India’s outsourcing giants are slashing hiring and getting projects done with existing workers, a rare pullback that could weigh on the economy and affect engineering students who have seen information technology as the sector of choice for decades.
The slowdown, triggered by global uncertainty in demand, is unprecedented in an industry that is one of the biggest hirers in India’s services sector since the 1990s and provides an assured career path and prosperity to hundreds of thousands of students each year.
“Weak IT hiring could be for two different reasons: short-term negative demand shock or a long-term displacement resulting from labour-saving technologies,” said Rohit Azad, an economics professor at New Delhi’s Jawaharlal Nehru University.
“The impact of weak hiring would depend on which is the primary cause driving it. A negative multiplier effect in the immediate would be there nevertheless,” Azad added.
The IT sector accounts for about 8% of India’s GDP versus less than 1% about 30 years back, according to Rishad Premji, the chairman of Wipro, one of the country’s IT giants.

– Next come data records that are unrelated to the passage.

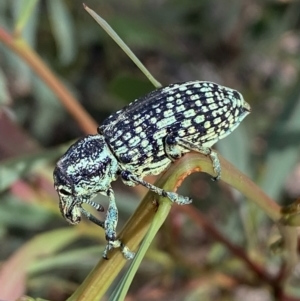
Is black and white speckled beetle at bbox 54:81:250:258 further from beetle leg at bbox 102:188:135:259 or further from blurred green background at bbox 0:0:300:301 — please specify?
blurred green background at bbox 0:0:300:301

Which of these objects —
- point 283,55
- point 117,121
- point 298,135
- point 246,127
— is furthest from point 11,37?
point 283,55

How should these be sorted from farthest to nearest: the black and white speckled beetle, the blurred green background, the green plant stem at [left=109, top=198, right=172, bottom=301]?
the blurred green background, the black and white speckled beetle, the green plant stem at [left=109, top=198, right=172, bottom=301]

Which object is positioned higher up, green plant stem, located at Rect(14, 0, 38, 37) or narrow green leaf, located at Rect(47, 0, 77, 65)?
green plant stem, located at Rect(14, 0, 38, 37)

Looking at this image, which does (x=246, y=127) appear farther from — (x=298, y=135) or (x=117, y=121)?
(x=117, y=121)

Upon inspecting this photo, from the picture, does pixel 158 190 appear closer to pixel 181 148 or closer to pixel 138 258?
pixel 138 258

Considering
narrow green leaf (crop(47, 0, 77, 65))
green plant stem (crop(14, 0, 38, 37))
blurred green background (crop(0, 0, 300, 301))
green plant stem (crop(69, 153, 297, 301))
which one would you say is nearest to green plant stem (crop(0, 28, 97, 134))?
green plant stem (crop(14, 0, 38, 37))

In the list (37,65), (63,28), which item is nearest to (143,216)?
(37,65)
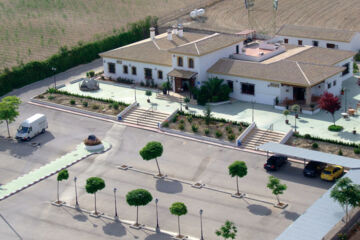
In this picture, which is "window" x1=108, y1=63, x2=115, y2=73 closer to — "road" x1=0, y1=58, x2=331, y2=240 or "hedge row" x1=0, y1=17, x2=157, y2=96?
"hedge row" x1=0, y1=17, x2=157, y2=96

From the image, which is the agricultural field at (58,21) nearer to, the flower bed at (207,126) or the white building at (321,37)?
the white building at (321,37)

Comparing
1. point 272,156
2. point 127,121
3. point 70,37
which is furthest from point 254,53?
point 70,37

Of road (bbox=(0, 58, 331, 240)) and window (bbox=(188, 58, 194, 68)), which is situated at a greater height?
window (bbox=(188, 58, 194, 68))

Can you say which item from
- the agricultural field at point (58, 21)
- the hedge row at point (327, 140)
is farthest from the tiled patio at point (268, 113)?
the agricultural field at point (58, 21)

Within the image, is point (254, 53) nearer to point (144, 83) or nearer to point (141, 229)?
point (144, 83)

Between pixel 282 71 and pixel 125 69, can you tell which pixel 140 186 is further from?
pixel 125 69

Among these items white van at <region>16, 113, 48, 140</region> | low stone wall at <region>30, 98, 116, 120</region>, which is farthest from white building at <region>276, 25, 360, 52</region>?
white van at <region>16, 113, 48, 140</region>
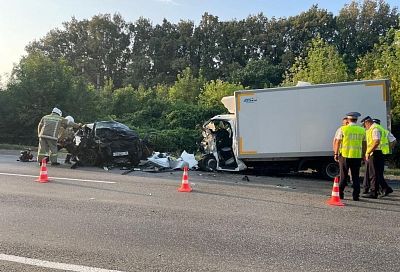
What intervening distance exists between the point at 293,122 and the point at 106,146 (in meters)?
5.92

Overall, the Indian tech sector employs over 5.4 million people, according to trade group Nasscom, although the number is dominated by the IT sector. About 290,000 new jobs in the tech sector were created in the financial year that ended in March, but Nasscom warned of “global headwinds” in the current year.
With IT employees seen as big spenders on everything from cars, durables and second homes to travel and entertainment, they are likely to have had some effect on the sluggish 0.5% sequential growth in private consumption in January-March.

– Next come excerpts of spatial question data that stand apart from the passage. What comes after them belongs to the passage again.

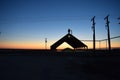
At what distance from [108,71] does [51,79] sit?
445 cm

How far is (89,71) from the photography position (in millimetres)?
11992

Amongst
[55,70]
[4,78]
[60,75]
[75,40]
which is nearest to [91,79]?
[60,75]

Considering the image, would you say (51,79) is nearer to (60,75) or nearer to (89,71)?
(60,75)

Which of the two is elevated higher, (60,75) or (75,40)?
(75,40)

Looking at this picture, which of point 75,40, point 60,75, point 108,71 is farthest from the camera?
point 75,40

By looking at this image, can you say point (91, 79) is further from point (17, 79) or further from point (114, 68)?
point (17, 79)

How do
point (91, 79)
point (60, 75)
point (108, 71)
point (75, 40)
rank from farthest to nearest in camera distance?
point (75, 40)
point (108, 71)
point (60, 75)
point (91, 79)

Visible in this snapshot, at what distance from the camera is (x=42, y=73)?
11.5 meters

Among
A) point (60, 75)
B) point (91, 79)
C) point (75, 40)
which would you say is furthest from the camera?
point (75, 40)

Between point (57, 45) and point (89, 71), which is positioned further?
point (57, 45)

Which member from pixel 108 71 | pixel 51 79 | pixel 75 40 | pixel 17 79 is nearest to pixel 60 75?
pixel 51 79

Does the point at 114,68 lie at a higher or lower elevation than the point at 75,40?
lower

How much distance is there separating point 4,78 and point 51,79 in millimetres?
3028

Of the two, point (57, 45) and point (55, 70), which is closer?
point (55, 70)
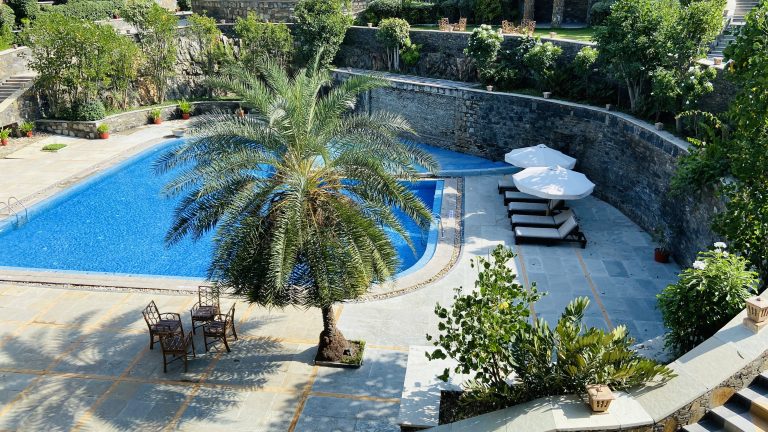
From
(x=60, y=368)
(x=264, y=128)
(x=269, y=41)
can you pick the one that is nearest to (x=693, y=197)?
(x=264, y=128)

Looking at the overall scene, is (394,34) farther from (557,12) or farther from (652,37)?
(652,37)

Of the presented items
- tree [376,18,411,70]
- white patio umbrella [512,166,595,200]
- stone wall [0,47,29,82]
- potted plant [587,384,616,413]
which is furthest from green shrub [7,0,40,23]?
potted plant [587,384,616,413]

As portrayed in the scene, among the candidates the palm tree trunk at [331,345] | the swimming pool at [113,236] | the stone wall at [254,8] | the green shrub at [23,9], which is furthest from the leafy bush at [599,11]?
the green shrub at [23,9]

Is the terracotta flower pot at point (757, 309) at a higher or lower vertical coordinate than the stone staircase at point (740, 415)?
higher

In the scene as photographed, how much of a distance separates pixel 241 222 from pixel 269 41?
21.7m

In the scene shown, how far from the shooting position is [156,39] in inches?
1078

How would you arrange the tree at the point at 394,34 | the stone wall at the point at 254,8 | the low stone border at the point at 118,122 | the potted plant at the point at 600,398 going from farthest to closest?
the stone wall at the point at 254,8 < the tree at the point at 394,34 < the low stone border at the point at 118,122 < the potted plant at the point at 600,398

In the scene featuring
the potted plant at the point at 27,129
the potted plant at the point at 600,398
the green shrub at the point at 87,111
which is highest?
the potted plant at the point at 600,398

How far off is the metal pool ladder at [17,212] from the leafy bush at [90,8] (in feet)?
54.5

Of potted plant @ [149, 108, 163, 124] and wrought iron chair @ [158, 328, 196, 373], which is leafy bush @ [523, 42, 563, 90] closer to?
wrought iron chair @ [158, 328, 196, 373]

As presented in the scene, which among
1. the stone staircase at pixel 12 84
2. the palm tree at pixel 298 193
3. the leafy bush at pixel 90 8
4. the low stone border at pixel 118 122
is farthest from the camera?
the leafy bush at pixel 90 8

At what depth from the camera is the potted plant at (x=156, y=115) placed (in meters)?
27.2

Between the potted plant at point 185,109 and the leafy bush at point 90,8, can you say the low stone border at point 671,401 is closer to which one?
the potted plant at point 185,109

“Some slowdown in IT hiring intentions could contribute to the flat-lining in consumption that is already underway,” said HDFC Bank Principal Economist Sakshi Gupta.
There are pockets of optimism elsewhere in the services sector – especially in accounting, where there is a surge in hiring. But the numbers are still dwarfed by the IT industry.
RECESSION FEARS
IT firms, which count global heavyweights such as Apple, Citigroup and American Express among its clients, went on a hiring binge during the pandemic that fuelled a digital services boom.

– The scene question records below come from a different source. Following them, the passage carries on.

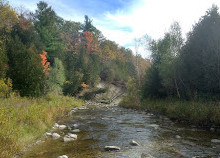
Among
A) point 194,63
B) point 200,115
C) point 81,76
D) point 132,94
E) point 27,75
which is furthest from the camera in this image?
point 81,76

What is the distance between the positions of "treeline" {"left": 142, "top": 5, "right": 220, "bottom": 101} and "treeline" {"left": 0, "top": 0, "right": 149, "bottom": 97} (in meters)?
13.9

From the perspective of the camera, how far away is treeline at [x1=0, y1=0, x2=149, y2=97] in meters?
18.7

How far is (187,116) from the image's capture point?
1176 centimetres

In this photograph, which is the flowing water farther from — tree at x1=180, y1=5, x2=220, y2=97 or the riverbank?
tree at x1=180, y1=5, x2=220, y2=97

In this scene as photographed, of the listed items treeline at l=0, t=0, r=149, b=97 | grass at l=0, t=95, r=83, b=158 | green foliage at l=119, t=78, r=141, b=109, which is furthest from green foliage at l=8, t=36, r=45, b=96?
green foliage at l=119, t=78, r=141, b=109

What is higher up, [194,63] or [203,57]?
[203,57]

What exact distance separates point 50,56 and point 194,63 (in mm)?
30771

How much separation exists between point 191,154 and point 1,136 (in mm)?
6110

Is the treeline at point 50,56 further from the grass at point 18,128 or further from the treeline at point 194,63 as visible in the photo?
the treeline at point 194,63

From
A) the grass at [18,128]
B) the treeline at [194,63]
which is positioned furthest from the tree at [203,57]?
the grass at [18,128]

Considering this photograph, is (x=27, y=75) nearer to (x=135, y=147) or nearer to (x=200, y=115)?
(x=135, y=147)

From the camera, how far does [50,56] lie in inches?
1524

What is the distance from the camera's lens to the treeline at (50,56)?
61.4 ft

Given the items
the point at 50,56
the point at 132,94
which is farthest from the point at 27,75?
the point at 50,56
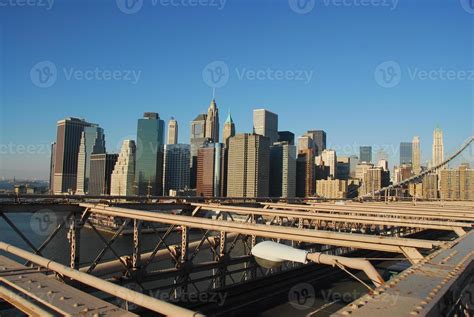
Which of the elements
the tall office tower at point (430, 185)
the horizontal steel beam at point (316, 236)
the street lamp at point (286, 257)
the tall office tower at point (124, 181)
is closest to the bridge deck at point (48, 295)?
the street lamp at point (286, 257)

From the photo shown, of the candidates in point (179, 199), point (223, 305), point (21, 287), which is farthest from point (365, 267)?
point (179, 199)

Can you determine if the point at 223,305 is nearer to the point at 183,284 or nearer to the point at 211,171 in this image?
the point at 183,284

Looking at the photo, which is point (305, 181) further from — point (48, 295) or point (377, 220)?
point (48, 295)

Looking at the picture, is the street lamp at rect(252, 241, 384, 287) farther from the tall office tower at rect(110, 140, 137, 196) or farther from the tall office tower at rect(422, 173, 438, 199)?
the tall office tower at rect(110, 140, 137, 196)

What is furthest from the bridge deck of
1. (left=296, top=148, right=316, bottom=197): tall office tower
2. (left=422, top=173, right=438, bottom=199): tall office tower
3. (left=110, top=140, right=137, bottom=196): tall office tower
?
(left=110, top=140, right=137, bottom=196): tall office tower

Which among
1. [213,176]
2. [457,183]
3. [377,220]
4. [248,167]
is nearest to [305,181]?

However, things changed this year as recession fears gripped the world and the collapse of three U.S. regional banks and the forced sale of Europe’s Credit Suisse to UBS left the global financial industry shaken, making IT clients across sectors cut spending.
“The post-pandemic phase saw companies ramping up production to meet new demands in the market, leading to a growth in hiring across IT companies. This boom, however, soon fizzled out in the face of the global economic crisis and a looming recession,” said Sachin Alug, the CEO of staffing firm NLB Services.
NLB sees a 20-25% drop in IT employee additions in the first half of the current financial year, while TeamLease Digital expects a 40% decrease for the entire year.